On the hardware front, Markforged features a line of printers that are strong, reliable and precise, and which feature connectivity to the company’s powerful software platforms. Markforged manufactures and sells 3D metal printers, industrial composite 3D printers and desktop composite 3D printers. Each of the machines can print using a variety of materials, including stainless steel, copper, nylon, Onyx, carbon fiber, fiberglass or Kevlar.
Markforged’s printers and software have been utilized by companies in the aerospace, automotive, defense, electronics, consumer packaged goods, medical and energy industries—including global leaders like Siemens, which turned to Markforged and the X7 to improve tooling for wind turbines, or Shukla Medical, which worked with Markforged to improve its prototyping process for orthopedic implant removal tools.

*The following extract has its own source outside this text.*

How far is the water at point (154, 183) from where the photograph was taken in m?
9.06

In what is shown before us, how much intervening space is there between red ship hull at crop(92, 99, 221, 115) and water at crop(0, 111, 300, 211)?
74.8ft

With a fresh $400 million to work with, Markforged is a step closer to realizing its goal of driving widespread adoption of 3D printing in the manufacturing industry through superior hardware and a revolutionary software platform powered by AI. As the company prepares to enter the public markets, it will come under increased scrutiny and face pressure to deliver results. The valuation—approximately 30 times the company’s current sales—is steep but is at a discount when compared to competitor Desktop Metal, whose stock trades at nearly 100 times its sales.
The SPAC deal for Markforged and one comes at a time when investors are beginning to shy away from the mania and inflation fears that drive the major stock indices lower. This may be a blessing in disguise, however. The company saw little post-deal appreciation in share price and remains at a relatively reasonable valuation. Already, one major investor, ARK Invest’s Cathie Wood, has been snapping up shares. Wood, whose calls on Tesla, Zoom and a host of other game-changing technology companies generated outsized returns, has been bullish on 3D printing stocks. If Wood is giving Markforged her blessing, at these prices, that could bode well for the company.